OpenEvidence, the leading medical search and AI application among verified U.S. clinicians, has raised $210M in Series B funding, valuing the company at $3.5 billion. The round was co-led by Google Ventures and Kleiner Perkins, with follow-on investment from Series A leader Sequoia Capital and additional participation from Coatue, Conviction, and Thrive, bringing the company's total funding to over $300M.
The funding announcement coincides with the wide release of OpenEvidence DeepConsult™, described as the first AI agent purpose-built for physicians. This new offering provides every physician with access to PhD-level, medically-specialized AI agents capable of conducting advanced medical research autonomously, analyzing and cross-referencing hundreds of peer-reviewed medical studies in parallel.

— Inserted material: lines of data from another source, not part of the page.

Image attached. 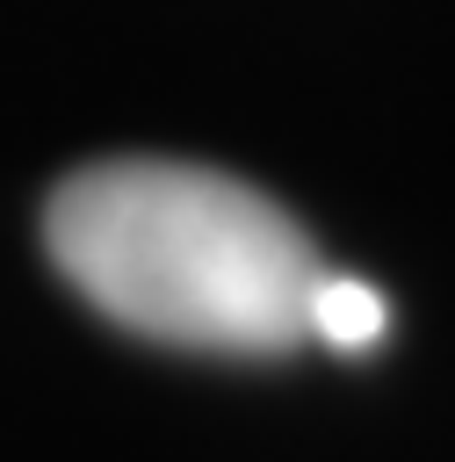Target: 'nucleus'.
<instances>
[{
	"label": "nucleus",
	"mask_w": 455,
	"mask_h": 462,
	"mask_svg": "<svg viewBox=\"0 0 455 462\" xmlns=\"http://www.w3.org/2000/svg\"><path fill=\"white\" fill-rule=\"evenodd\" d=\"M58 274L116 325L195 354H289L318 282L311 231L260 188L188 159H101L43 209Z\"/></svg>",
	"instance_id": "1"
},
{
	"label": "nucleus",
	"mask_w": 455,
	"mask_h": 462,
	"mask_svg": "<svg viewBox=\"0 0 455 462\" xmlns=\"http://www.w3.org/2000/svg\"><path fill=\"white\" fill-rule=\"evenodd\" d=\"M303 332L325 339L332 354H368V346L390 332V303H383V289H368L361 274H332V267H318L311 303H303Z\"/></svg>",
	"instance_id": "2"
}]
</instances>
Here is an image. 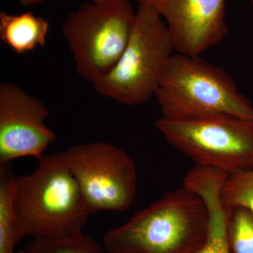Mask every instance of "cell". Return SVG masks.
I'll return each instance as SVG.
<instances>
[{
	"label": "cell",
	"mask_w": 253,
	"mask_h": 253,
	"mask_svg": "<svg viewBox=\"0 0 253 253\" xmlns=\"http://www.w3.org/2000/svg\"><path fill=\"white\" fill-rule=\"evenodd\" d=\"M15 176L7 164L0 169V253H15L17 219L14 211Z\"/></svg>",
	"instance_id": "7c38bea8"
},
{
	"label": "cell",
	"mask_w": 253,
	"mask_h": 253,
	"mask_svg": "<svg viewBox=\"0 0 253 253\" xmlns=\"http://www.w3.org/2000/svg\"><path fill=\"white\" fill-rule=\"evenodd\" d=\"M208 229L204 200L183 185L106 232L103 245L109 253H195Z\"/></svg>",
	"instance_id": "7a4b0ae2"
},
{
	"label": "cell",
	"mask_w": 253,
	"mask_h": 253,
	"mask_svg": "<svg viewBox=\"0 0 253 253\" xmlns=\"http://www.w3.org/2000/svg\"><path fill=\"white\" fill-rule=\"evenodd\" d=\"M49 111L16 84H0V165L23 157L40 160L56 141L46 126Z\"/></svg>",
	"instance_id": "ba28073f"
},
{
	"label": "cell",
	"mask_w": 253,
	"mask_h": 253,
	"mask_svg": "<svg viewBox=\"0 0 253 253\" xmlns=\"http://www.w3.org/2000/svg\"><path fill=\"white\" fill-rule=\"evenodd\" d=\"M226 237L230 253H253V216L242 206L225 208Z\"/></svg>",
	"instance_id": "5bb4252c"
},
{
	"label": "cell",
	"mask_w": 253,
	"mask_h": 253,
	"mask_svg": "<svg viewBox=\"0 0 253 253\" xmlns=\"http://www.w3.org/2000/svg\"><path fill=\"white\" fill-rule=\"evenodd\" d=\"M17 253H26V250L23 249L21 250V251H18Z\"/></svg>",
	"instance_id": "e0dca14e"
},
{
	"label": "cell",
	"mask_w": 253,
	"mask_h": 253,
	"mask_svg": "<svg viewBox=\"0 0 253 253\" xmlns=\"http://www.w3.org/2000/svg\"><path fill=\"white\" fill-rule=\"evenodd\" d=\"M14 204L18 244L83 232L94 214L61 152L43 156L31 174L15 176Z\"/></svg>",
	"instance_id": "6da1fadb"
},
{
	"label": "cell",
	"mask_w": 253,
	"mask_h": 253,
	"mask_svg": "<svg viewBox=\"0 0 253 253\" xmlns=\"http://www.w3.org/2000/svg\"><path fill=\"white\" fill-rule=\"evenodd\" d=\"M61 153L94 214L130 207L137 192V173L126 151L95 141L70 146Z\"/></svg>",
	"instance_id": "52a82bcc"
},
{
	"label": "cell",
	"mask_w": 253,
	"mask_h": 253,
	"mask_svg": "<svg viewBox=\"0 0 253 253\" xmlns=\"http://www.w3.org/2000/svg\"><path fill=\"white\" fill-rule=\"evenodd\" d=\"M25 250L27 253H109L104 245L83 232L64 237L34 239Z\"/></svg>",
	"instance_id": "4fadbf2b"
},
{
	"label": "cell",
	"mask_w": 253,
	"mask_h": 253,
	"mask_svg": "<svg viewBox=\"0 0 253 253\" xmlns=\"http://www.w3.org/2000/svg\"><path fill=\"white\" fill-rule=\"evenodd\" d=\"M18 1L21 6L27 7V6L41 4L47 0H18ZM110 1V0H92V1H94V2H102V1Z\"/></svg>",
	"instance_id": "2e32d148"
},
{
	"label": "cell",
	"mask_w": 253,
	"mask_h": 253,
	"mask_svg": "<svg viewBox=\"0 0 253 253\" xmlns=\"http://www.w3.org/2000/svg\"><path fill=\"white\" fill-rule=\"evenodd\" d=\"M175 51L162 17L149 5L138 2L126 49L111 72L94 84L95 90L120 104H144L154 96L166 63Z\"/></svg>",
	"instance_id": "277c9868"
},
{
	"label": "cell",
	"mask_w": 253,
	"mask_h": 253,
	"mask_svg": "<svg viewBox=\"0 0 253 253\" xmlns=\"http://www.w3.org/2000/svg\"><path fill=\"white\" fill-rule=\"evenodd\" d=\"M49 31L45 18L28 11L21 14L0 12V39L18 54L44 46Z\"/></svg>",
	"instance_id": "8fae6325"
},
{
	"label": "cell",
	"mask_w": 253,
	"mask_h": 253,
	"mask_svg": "<svg viewBox=\"0 0 253 253\" xmlns=\"http://www.w3.org/2000/svg\"><path fill=\"white\" fill-rule=\"evenodd\" d=\"M135 16L128 0L84 2L66 16L63 36L81 78L94 85L111 72L126 49Z\"/></svg>",
	"instance_id": "5b68a950"
},
{
	"label": "cell",
	"mask_w": 253,
	"mask_h": 253,
	"mask_svg": "<svg viewBox=\"0 0 253 253\" xmlns=\"http://www.w3.org/2000/svg\"><path fill=\"white\" fill-rule=\"evenodd\" d=\"M227 175L215 168L194 166L184 177V185L202 198L208 212L207 236L195 253H230L226 237L227 214L221 199Z\"/></svg>",
	"instance_id": "30bf717a"
},
{
	"label": "cell",
	"mask_w": 253,
	"mask_h": 253,
	"mask_svg": "<svg viewBox=\"0 0 253 253\" xmlns=\"http://www.w3.org/2000/svg\"><path fill=\"white\" fill-rule=\"evenodd\" d=\"M251 4H252L253 6V0H251Z\"/></svg>",
	"instance_id": "ac0fdd59"
},
{
	"label": "cell",
	"mask_w": 253,
	"mask_h": 253,
	"mask_svg": "<svg viewBox=\"0 0 253 253\" xmlns=\"http://www.w3.org/2000/svg\"><path fill=\"white\" fill-rule=\"evenodd\" d=\"M165 20L176 51L200 56L217 45L229 33L226 0H137Z\"/></svg>",
	"instance_id": "9c48e42d"
},
{
	"label": "cell",
	"mask_w": 253,
	"mask_h": 253,
	"mask_svg": "<svg viewBox=\"0 0 253 253\" xmlns=\"http://www.w3.org/2000/svg\"><path fill=\"white\" fill-rule=\"evenodd\" d=\"M224 208L242 206L253 216V169L228 174L221 189Z\"/></svg>",
	"instance_id": "9a60e30c"
},
{
	"label": "cell",
	"mask_w": 253,
	"mask_h": 253,
	"mask_svg": "<svg viewBox=\"0 0 253 253\" xmlns=\"http://www.w3.org/2000/svg\"><path fill=\"white\" fill-rule=\"evenodd\" d=\"M154 96L168 119L235 116L253 121V106L224 68L177 52L163 70Z\"/></svg>",
	"instance_id": "3957f363"
},
{
	"label": "cell",
	"mask_w": 253,
	"mask_h": 253,
	"mask_svg": "<svg viewBox=\"0 0 253 253\" xmlns=\"http://www.w3.org/2000/svg\"><path fill=\"white\" fill-rule=\"evenodd\" d=\"M155 126L169 144L196 166L228 174L253 169V121L225 115L161 117Z\"/></svg>",
	"instance_id": "8992f818"
}]
</instances>
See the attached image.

OpenEvidence addresses a critical challenge in healthcare: information overload. With medical research volume doubling every five years, clinicians struggle with traditional databases that are slow, fragmented, and require extensive manual searching. The platform allows clinicians to "search once, skip the scavenger hunt, and surface the science in seconds," providing point-of-care answers grounded in the latest research through strategic content partnerships with institutions including the American Medical Association (JAMA) and The New England Journal of Medicine.
The company's growth trajectory has been remarkable. Currently active across more than 10,000 hospitals and medical centers nationwide, OpenEvidence is used by over 40% of physicians in the United States who log in daily, with approximately 65,000 new verified U.S. clinician registrations each month. The platform's usage has exploded from 358,000 logged-in, verified U.S. physician consultations in July 2024 to handling that many consultations each workday—now supporting over 8.5 million clinical consultations by logged-in, verified U.S. physicians per month, representing a 2,000%+ year-over-year growth rate.
DeepConsult represents a significant advancement in medical AI capabilities. While OpenEvidence's core search product focuses on delivering answers within 5-10 seconds, DeepConsult addresses more complex clinical questions, producing comprehensive research reports that would typically take human researchers months to compile for a single topic. Despite requiring over 100 times the compute and cost of a standard search, OpenEvidence is offering DeepConsult entirely free to all verified U.S. clinicians, regardless of their institution or workplace.
Founded by Harvard- and MIT-trained PhDs Daniel Nadler and Zachary Ziegler, OpenEvidence plans to use the new funding to expand strategic content partnerships and enhance its library of advanced medical knowledge. Nadler, who previously founded Kensho (acquired by S&P Global for $700 million in 2018), was recently named to the TIME100 Health list of the 100 Most Influential People in global health in 2025.
Robert M. Wachter, MD, Chair of Medicine at UCSF, praised the company's partnership with the American Medical Association as "a significant step towards fulfilling the promise of trusted, evidence-based clinical decision support." With more than 100 million Americans expected to be treated this year by a doctor who used OpenEvidence, the platform is rapidly becoming integral to modern clinical practice.